The calm WILL of this strange and terrible boy had its effect upon Edward. He suffered his brother to lead him from the chamber, grinding his teeth in impotent rage. He mounted his horse, while Rivers held the stirrup, and with some six or seven knights and earls rode to the bridge, already occupied by Hastings and a small but determined guard.

"Come, Hastings," said the king, with a ghastly smile,—"they tell us we must fly!"

"True, sire, haste, haste! I stay but to deceive the enemy by feigning to defend the pass, and to counsel, as I best may, the faithful soldiers we leave behind."

"Brave Hastings!" said Gloucester, pressing his hand, "you do well, and I envy you the glory of this post. Come, sire."

"Ay, ay," said the king, with a sudden and fierce cry, "we go,—but at least slaughtering as we go. See! yon rascal troop! ride we through their midst! Havock and revenge!"

He set spurs to his steed, galloped over the bridge, and before his companions could join him, dashed alone into the very centre of the advanced guard sent to invest the fortress, and while they were yet shouting, "Where is the tyrant, where is Edward?"

"Here!" answered a voice of thunder,—"here, rebels and faytors, in your ranks!"

This sudden and appalling reply, even more than the sweep of the gigantic sword, before which were riven sallet and mail as the woodman's axe rives the fagot, created amongst the enemy that singular panic, which in those ages often scattered numbers before the arm and the name of one. They recoiled in confusion and dismay. Many actually threw down their arms and fled.

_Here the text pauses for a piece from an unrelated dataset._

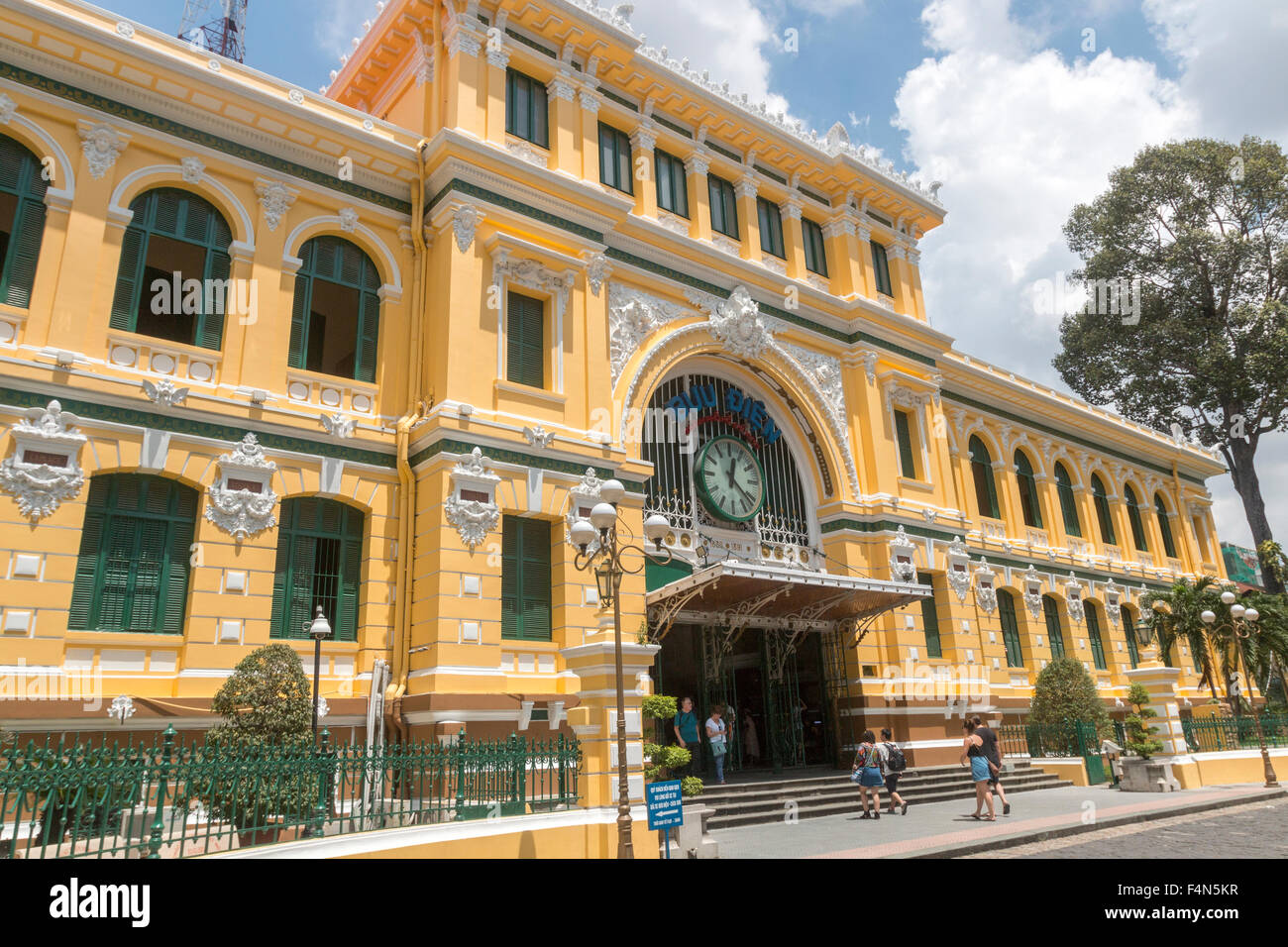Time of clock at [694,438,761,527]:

Through a path broad and clear amidst the forest of pikes, Gloucester and the captains followed the flashing track of the king, over the corpses, headless or limbless, that he felled as he rode.

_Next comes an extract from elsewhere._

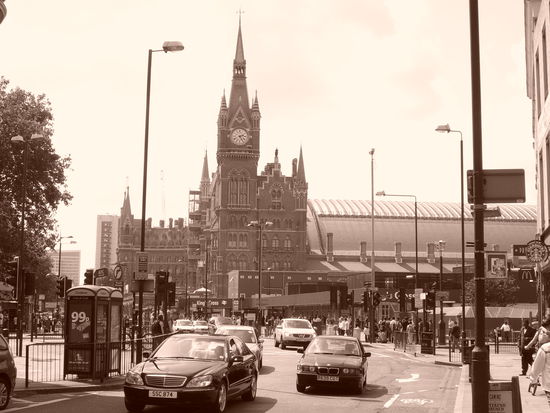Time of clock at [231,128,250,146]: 2:24
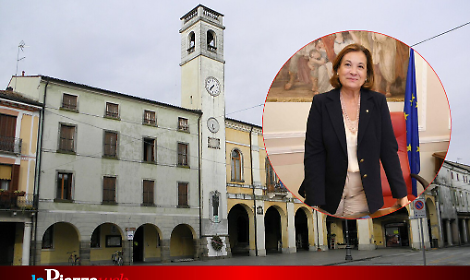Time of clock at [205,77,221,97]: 7:36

Meanwhile, with a truer chivalry, Hastings, taking advantage of the sortie which confused and delayed the enemy, summoned such of the loyal as were left in the fortress, advised them, as the only chance of life, to affect submission to Warwick; but when the time came, to remember their old allegiance, [Sharon Turner, vol. iii. 280.] and promising that he would not desert them, save with life, till their safety was pledged by the foe, reclosed his visor, and rode back to the front of the bridge.